Jason B. answered 10/06/20
Undergraduate-Level Tutor (11+ Years Experience)
I interpreted the question to be:
"Find a simplified expression in terms of k that is equal to (1+(1/1)) (1+(1/2)) (1+(1/3)) ... (1+(1/k)), and prove that the equality is true for any natural number k by Mathematical Induction."
First, let's calculate some of these for k = 1, 2, and 3.
When k=1, then (1 + (1/1)) = 2.
When k=2, then (1 + (1/1)) (1 + (1/2)) = 2 (3/2) = 3.
When k=3, then (1 + (1/1)) (1 + (1/2)) (1 + (1/3)) = 3 (4/3) = 4.
There seems to be the pattern that for any natural number k,
(1+(1/1)) (1+(1/2)) (1+(1/3)) ... (1+(1/k)) = k+1.
Let P(k) be the statement "(1+(1/1)) (1+(1/2)) (1+(1/3)) ... (1+(1/k)) = k+1".
Then we wish to prove that P(k) is true for any natural number k.
Let's prove this by Mathematical Induction.
We have already verified that P(1) is true ["When k=1, then (1 + (1/1)) = 2."]
Now we show the inductive step, that is: assuming that P(k) is true, show that P(k+1) is true.

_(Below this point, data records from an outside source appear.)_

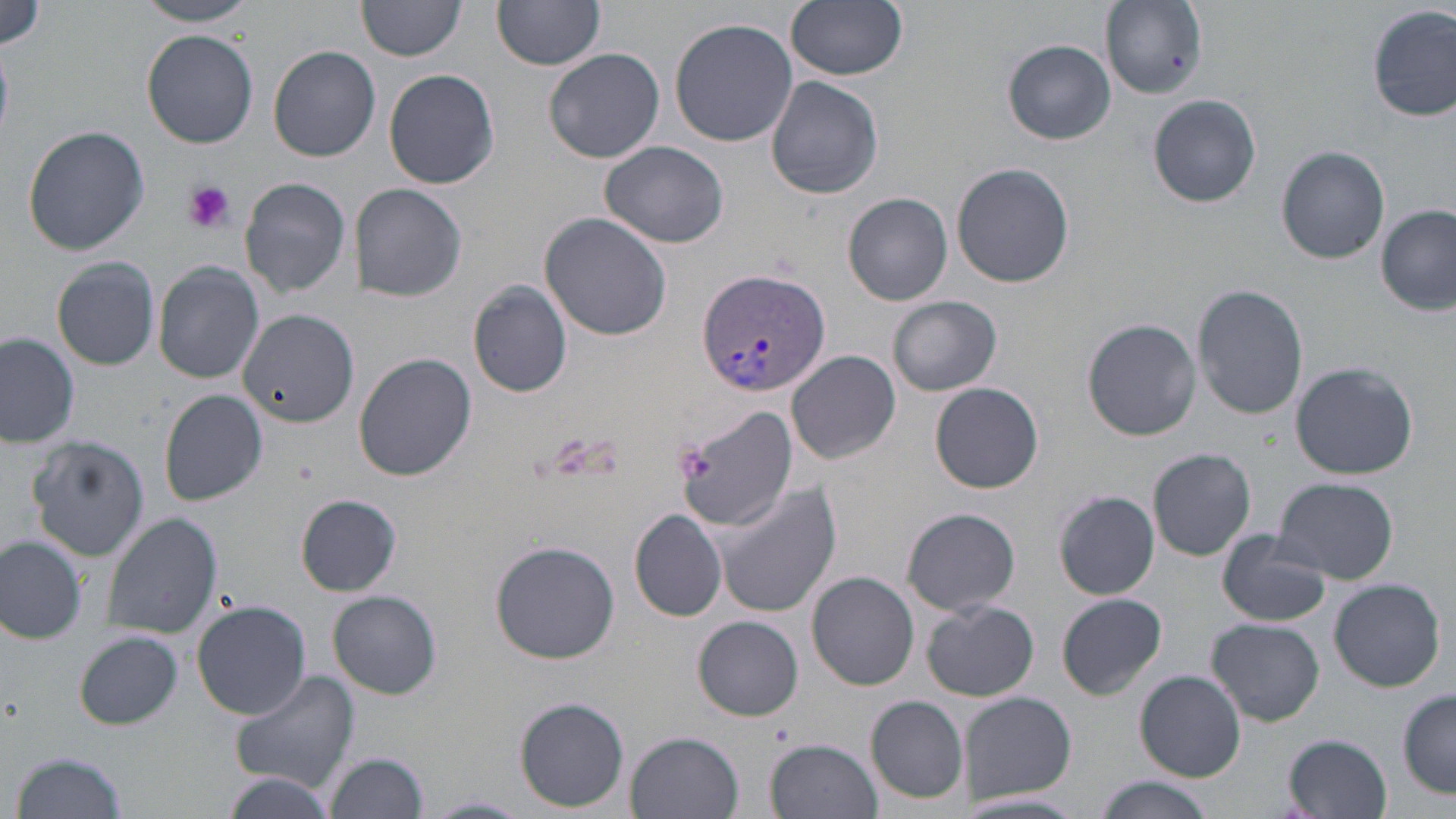
slide_level_diagnosis: Plasmodium vivax
preparation: thin blood smear
plasmodium_vivax_infected_red_blood_cell_locations: 'approximate bounding boxes as named x1/y1/x2/y2 corners in pixels: (x1=697, y1=266, x2=830, y2=396)'
platelet_locations: 'approximate bounding boxes as named x1/y1/x2/y2 corners in pixels: (x1=181, y1=180, x2=236, y2=234), (x1=675, y1=442, x2=711, y2=486)'
image_size: 1456×819 pixels
stain: May-Grünwald-Giemsa
field_of_view: single
uninfected_red_blood_cell_locations: 'approximate bounding boxes as named x1/y1/x2/y2 corners in pixels: (x1=133, y1=0, x2=264, y2=27), (x1=785, y1=0, x2=909, y2=81), (x1=0, y1=1, x2=46, y2=55), (x1=356, y1=2, x2=465, y2=63), (x1=495, y1=2, x2=604, y2=71), (x1=1104, y1=2, x2=1206, y2=99), (x1=1367, y1=6, x2=1454, y2=123), (x1=670, y1=17, x2=798, y2=146), (x1=142, y1=27, x2=260, y2=148), (x1=1002, y1=40, x2=1116, y2=144), (x1=270, y1=46, x2=381, y2=162), (x1=544, y1=47, x2=664, y2=164), (x1=383, y1=68, x2=500, y2=188), (x1=766, y1=75, x2=884, y2=199), (x1=1147, y1=95, x2=1261, y2=208), (x1=22, y1=126, x2=150, y2=256), (x1=599, y1=140, x2=730, y2=250), (x1=1278, y1=145, x2=1389, y2=264), (x1=951, y1=163, x2=1075, y2=287), (x1=238, y1=176, x2=350, y2=298), (x1=354, y1=182, x2=467, y2=302), (x1=844, y1=192, x2=952, y2=306), (x1=1376, y1=205, x2=1453, y2=314), (x1=540, y1=211, x2=672, y2=341), (x1=52, y1=258, x2=159, y2=371), (x1=153, y1=262, x2=264, y2=383), (x1=468, y1=280, x2=574, y2=398), (x1=1192, y1=283, x2=1310, y2=419), (x1=888, y1=294, x2=1001, y2=396), (x1=237, y1=308, x2=358, y2=427), (x1=1083, y1=320, x2=1200, y2=440), (x1=1, y1=332, x2=79, y2=448), (x1=788, y1=350, x2=901, y2=465), (x1=354, y1=353, x2=476, y2=480), (x1=1290, y1=361, x2=1419, y2=479), (x1=930, y1=382, x2=1044, y2=494), (x1=160, y1=389, x2=268, y2=506), (x1=675, y1=406, x2=799, y2=530), (x1=26, y1=434, x2=149, y2=562), (x1=1148, y1=448, x2=1257, y2=561), (x1=1275, y1=477, x2=1399, y2=584), (x1=709, y1=483, x2=842, y2=618), (x1=1054, y1=491, x2=1161, y2=600), (x1=297, y1=495, x2=401, y2=595), (x1=901, y1=507, x2=1021, y2=616), (x1=630, y1=509, x2=728, y2=622), (x1=101, y1=512, x2=222, y2=640), (x1=1217, y1=530, x2=1330, y2=627), (x1=0, y1=536, x2=86, y2=644), (x1=490, y1=540, x2=621, y2=664), (x1=808, y1=572, x2=918, y2=691), (x1=1329, y1=578, x2=1445, y2=692), (x1=328, y1=589, x2=441, y2=699), (x1=1058, y1=593, x2=1167, y2=699), (x1=922, y1=599, x2=1040, y2=702), (x1=192, y1=601, x2=311, y2=720), (x1=694, y1=616, x2=804, y2=719), (x1=1210, y1=617, x2=1324, y2=725), (x1=76, y1=632, x2=182, y2=729), (x1=227, y1=670, x2=360, y2=796), (x1=1135, y1=670, x2=1247, y2=780), (x1=1398, y1=691, x2=1456, y2=796), (x1=967, y1=692, x2=1078, y2=803), (x1=866, y1=696, x2=967, y2=804), (x1=514, y1=698, x2=628, y2=811), (x1=628, y1=731, x2=744, y2=818), (x1=1285, y1=733, x2=1393, y2=817), (x1=767, y1=737, x2=883, y2=819), (x1=11, y1=750, x2=131, y2=819), (x1=324, y1=751, x2=428, y2=819), (x1=223, y1=770, x2=334, y2=817), (x1=1093, y1=777, x2=1217, y2=819), (x1=424, y1=795, x2=527, y2=818)'
modality: light microscopy
magnification: 1000x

(1+1/1) (1+1/2) (1+1/3) ... (1+1/k) (1+1/(k+1))
= [ (1+1/1) (1+1/2) (1+1/3) ... (1+1/k) ] (1+1/(k+1))
= (k+1) (1+ 1/(k+1)) [here, we have applied the inductive hypothesis that P(k) is true]
= (k+1) ( (k+1)/(k+1) + 1/(k+1) ) [writing the last factor as one fraction]
= (k+1) ( (k+2) / (k+1) )
= k+2
Hence, P(k+1) will be true whenever P(k) is true.
Therefore, by Mathematical Induction, P(k) is true for any natural number k.